- _Texto do documento_
·····
Igreja aberta vai contra qualquer medida de saúde pública, diz especialista
O Brasil atravessa o pior momento da pandemia, com UTIs lotadas e altas taxas de transmissão da covid-19. Na tentativa de conter o avanço do vírus, governadores e prefeitos têm determinado restrições de circulação e fechamento do comércio. A permissão para manter igrejas abertas durante a quarentena, no entanto, tem sido criticada por especialistas. Os governadores João Doria (PSDB) e Ibaneis Rocha (MDB), de São Paulo e do Distrito Federal, respectivamente, classificaram as cerimônias religiosas como atividades essenciais, garantindo seu funcionamento mesmo na fase mais restritiva dos seus planos de combate à pandemia.
Para especialistas ouvidos pelo Estadão, as cerimônias religiosas, geralmente realizadas em locais fechados e com número grande de pessoas, têm alto risco de contaminação e vão na contramão dos esforços implementados para evitar um colapso da rede de saúde.
“Neste momento da pandemia, com as altíssimas taxas de transmissão que temos, considero essa medida totalmente incorreta, porque existem vários relatos de milhares de casos e centenas de surtos ligados a eventos religiosos, nos Estados Unidos, por exemplo, e vários publicados ao redor do mundo, diz a epidemiologista Denise Garrett, vice-presidente do Instituto Sabin Vaccine. “É inconcebível que, em uma situação que estamos enfrentando no Brasil, que é a pior fase, em que as restrições começam a ser adotadas, se ande na contramão do controle da pandemia.”
O médico e pesquisador da USP Marcio Bittencourt também cita casos de surtos em outros países. “Temos documentação conhecida de casos de supercontaminação em ambientes religiosos na Alemanha, na Coreia e em outros países. O principal evento da primeira grande complicação na Coreia do Sul foi um evento religioso, então a gente tem documentação que demonstra que, mais do que em outros ambientes, o ambiente religioso, com cantos e aglomerações de pessoas, é um ambiente de risco.”
·····
- _Itens_
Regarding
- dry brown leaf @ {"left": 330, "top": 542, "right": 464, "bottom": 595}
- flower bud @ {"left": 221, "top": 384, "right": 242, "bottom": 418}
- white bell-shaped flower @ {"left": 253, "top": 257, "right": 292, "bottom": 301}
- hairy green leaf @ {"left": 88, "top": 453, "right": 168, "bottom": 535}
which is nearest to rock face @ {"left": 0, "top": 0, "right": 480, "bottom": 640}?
·····
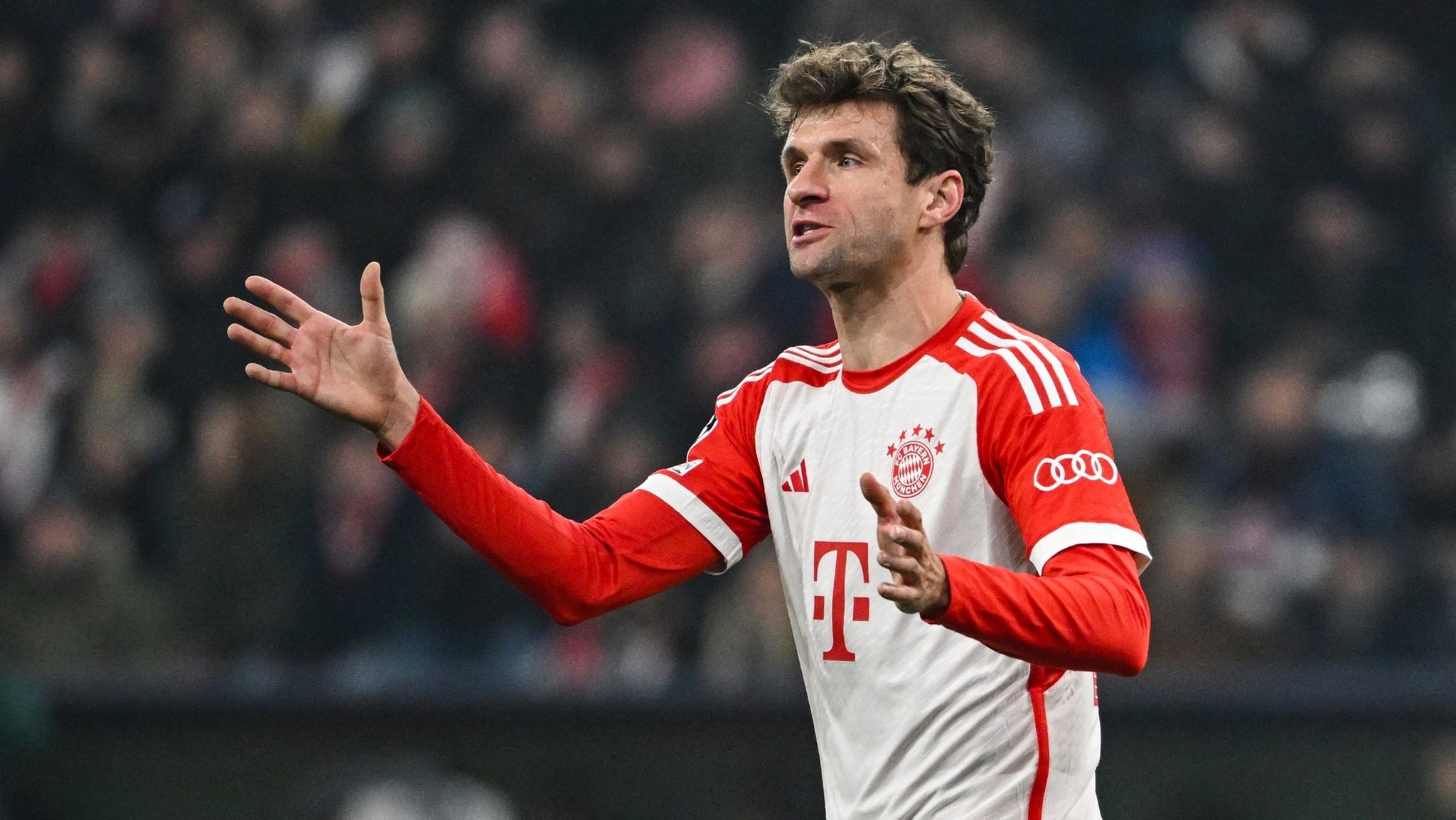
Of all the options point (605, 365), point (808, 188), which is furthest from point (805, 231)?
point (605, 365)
·····
- _Lista de atividades_
1. Segundo o texto sobre igrejas na pandemia, que cargo Denise Garrett ocupa no Instituto Sabin Vaccine?
2. Dê continuidade ao texto sobre igrejas na pandemia a partir do último parágrafo apresentado.

- _Respostas por tarefa_
1. Vice-presidente.

2.
A epidemiologista Denise Garrett enumera algumas razões pelas quais considera um erro do poder público liberar as atividades religiosas agora. “É um ambiente de alto risco, pois geralmente é fechado, com várias pessoas aglomeradas, pouca ventilação e este risco é muito aumentado pelas pessoas cantando e falando ao mesmo tempo. E, mesmo com o uso de máscara e distanciamento, essas medidas ajudam a diminuir o risco, mas elas não o eliminam”, avalia.
E prossegue indicando situações em que os cuidados podem não surtir efeito. “Sabemos que mesmo com distanciamento, álcool em gel, ainda assim pode haver uma transmissão pelo ar quando os hinos são cantados na igreja através de coros e sermões. Isso torna o ambiente de muito risco mesmo porque algumas das máscaras, se não são usadas corretamente, se houver espaços vagos entre a face e a máscara, permite-se ali a liberação ou inalação de partículas através desses espaços”, alerta.
Denise entende que a fé e espiritualidade para algumas pessoas são importantes, principalmente em uma fase tão difícil, mas considera que o objetivo principal deve ser não colocar em risco a vida das pessoas. “A espiritualidade, para ser exercida, não precisa ser em aglomerações em lugares fechados. Pode ser exercida de outras maneiras, além dos encontros virtuais que muitas igrejas têm feito. Há também outras opções, como encontros em locais abertos, mantendo um distanciamento com máscara, que seria uma situação bem mais segura.”
Procurada, a secretaria de saúde do Estado de São Paulo disse à reportagem que o posicionamento oficial foi dito pelo governador João Doria (PSDB) durante coletiva de imprensa em que divulgou a mudança na classificação dessas atividades. “Igreja, de qualquer natureza, tem uma função essencial, mas não está desobrigada a seguir as orientações sanitárias. As igrejas de qualquer religião têm papel essencial. Todos sabem que sou católico e a oração ajuda muito a aumentar a resiliência e esperança em relação ao futuro”, explicou.
Também reforçou que os templos deverão seguir medidas sanitárias como ocupação limitada dos assentos, distanciamento social, aferição da temperatura na entrada e uso obrigatório de máscaras. Procurado, o governo do Distrito Federal não se manifestou.